Montenegro não se mostra intimidado com uma possível oposição a este órgão monitorador. “É esdrúxulo imaginar que algum governo associe a prevenção aos direitos humanos com ‘direitos de bandidos’, eu não posso conceber isso”, afirma. Segundo ele, o Observatório visa a melhorar a administração penitenciária num âmbito nacional, e não prejudicá-la.
À espera do Congresso
A aprovação do Protocolo Facultativo para o Combate à Tortura aguarda a votação em plenário do Congresso Nacional, que nunca colocou o tema em sua pauta. Tanto o presidente da Câmara, deputado Aldo Rebelo (PCdoB-SP), quanto o presidente do Senado, senador Renan Calheiros (PMDB-AL), se comprometeram a votar o documento da ONU assim que a pauta do Congresso for “destrancada”, ou seja, tão logo sejam avaliadas as medidas provisórias pendentes.
José de Jesus Filho, assessor jurídico da Pastoral Carcerária, espera que o Legislativo ratifique o documento até o começo de 2007. Reunidos em assembléia nesta terça-feira (14), os coordenadores da Pastoral Carcerária reforçaram seus compromissos com o combate à tortura e aos maus-tratos nos presídios. “A coordenação da entidade vai procurar pessoalmente os parlamentares para pedir a aprovação do protocolo”, relata Jesus Filho.

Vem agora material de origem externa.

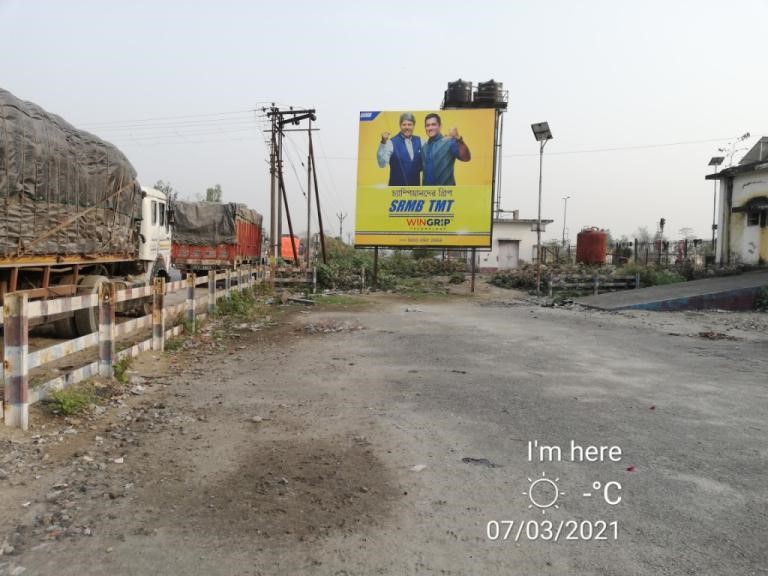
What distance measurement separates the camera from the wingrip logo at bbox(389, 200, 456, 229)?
2281 cm

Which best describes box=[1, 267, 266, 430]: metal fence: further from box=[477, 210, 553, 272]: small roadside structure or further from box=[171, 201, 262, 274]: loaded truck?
box=[477, 210, 553, 272]: small roadside structure

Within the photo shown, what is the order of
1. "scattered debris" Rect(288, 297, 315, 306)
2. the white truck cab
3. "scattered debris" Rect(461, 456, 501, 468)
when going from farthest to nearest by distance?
1. "scattered debris" Rect(288, 297, 315, 306)
2. the white truck cab
3. "scattered debris" Rect(461, 456, 501, 468)

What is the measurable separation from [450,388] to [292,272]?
52.5 ft

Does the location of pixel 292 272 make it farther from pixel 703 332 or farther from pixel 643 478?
pixel 643 478

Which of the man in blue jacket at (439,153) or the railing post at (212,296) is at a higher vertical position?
the man in blue jacket at (439,153)

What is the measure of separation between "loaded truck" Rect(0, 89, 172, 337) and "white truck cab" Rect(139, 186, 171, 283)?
281mm

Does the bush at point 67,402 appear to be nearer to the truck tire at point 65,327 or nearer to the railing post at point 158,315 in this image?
the railing post at point 158,315

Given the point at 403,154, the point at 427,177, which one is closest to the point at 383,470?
the point at 427,177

Se for aprovado, o Protocolo terá status de emenda constitucional e virá acompanhado de uma política de Estado para a prevenção e o combate à tortura. Na opinião de Montenegro, a tortura é um problema tão grave quanto o das doenças para o Ministério da Saúde ou o da evasão escolar para o Ministério da Educação. O chamado Sub-Comitê de Prevenção à Tortura, no entanto, não pode mais contar com a participação do Brasil, pelo menos até 2008. “O Congresso Nacional deveria ter ratificado o documento neste mês de novembro para que o Brasil pudesse ingressar”, explica o assessor jurídico da Pastoral Carcerária.
Combate à prática
Parte da dificuldade em se combater a prática da tortura pelos países decorre da dificuldade em se documentar, provar e qualificar a tortura, hoje modernizada e generalizada em todo o Brasil. “Onde não há denúncias, não significa que não haja tortura. Pode ser que haja o silêncio, o ocultamento”, sentencia Montenegro.

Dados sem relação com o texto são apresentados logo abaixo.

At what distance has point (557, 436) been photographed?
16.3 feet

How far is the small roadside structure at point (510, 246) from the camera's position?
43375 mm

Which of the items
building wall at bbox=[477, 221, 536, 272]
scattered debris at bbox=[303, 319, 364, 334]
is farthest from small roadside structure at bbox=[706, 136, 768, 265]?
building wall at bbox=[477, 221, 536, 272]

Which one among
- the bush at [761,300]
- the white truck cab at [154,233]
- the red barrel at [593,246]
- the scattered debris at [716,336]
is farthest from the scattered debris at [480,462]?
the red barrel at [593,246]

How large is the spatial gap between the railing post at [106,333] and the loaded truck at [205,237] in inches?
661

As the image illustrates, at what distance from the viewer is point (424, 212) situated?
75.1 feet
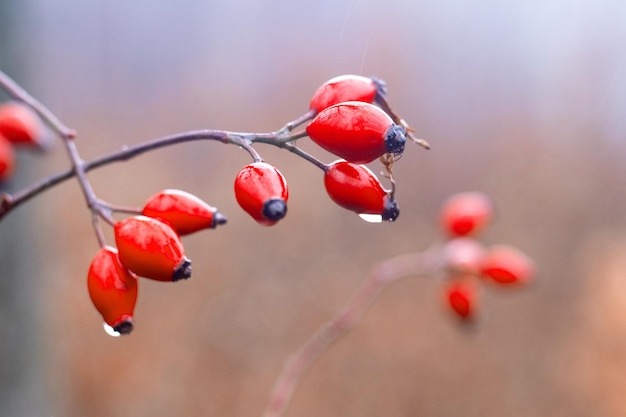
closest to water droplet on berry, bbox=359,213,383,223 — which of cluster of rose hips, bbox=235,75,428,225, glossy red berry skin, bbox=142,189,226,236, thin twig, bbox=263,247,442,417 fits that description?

O Ouvidor de Polícia do Estado de São Paulo, Antonio Funari Filho, informa que há 44 casos de tortura documentados desde o início de seu mandato, em junho de 2005. Há registros de lesão corporal causada por agentes penitenciários e de violência policial contra suspeitos que podem ser enquadrados como tortura. “A tortura é usada como método de investigação em São Paulo”, afirma Funari.
Ele cita o caso de um rapaz, dono de uma oficina mecânica, que foi preso e torturado depois que policiais militares confundiram seu local de trabalho como um ponto de tráfico de drogas. “Queriam uma confissão. Esse caso me deixou preocupado”, diz o Ouvidor de São Paulo. “Vejo, ainda, que uma parte da opinião pública considera normal existir tortura nas investigações”, completa.
Funari também avalia a modernização da tortura. “Hoje existe a tortura psicológica, que não deixa marcas. Há casos de pessoas que ficaram transtornadas depois de serem submetidas à roleta-russa, por exemplo”, diz ele. Há ainda uma falta de preparação dos institutos de perícia, que não trabalham em conjunto com o Instituto Médico-Legal (IML), responsável pelo exame de corpo de delito nas vítimas de violência, maus-tratos e tortura, tornando o processo de documentação ainda mais complexo.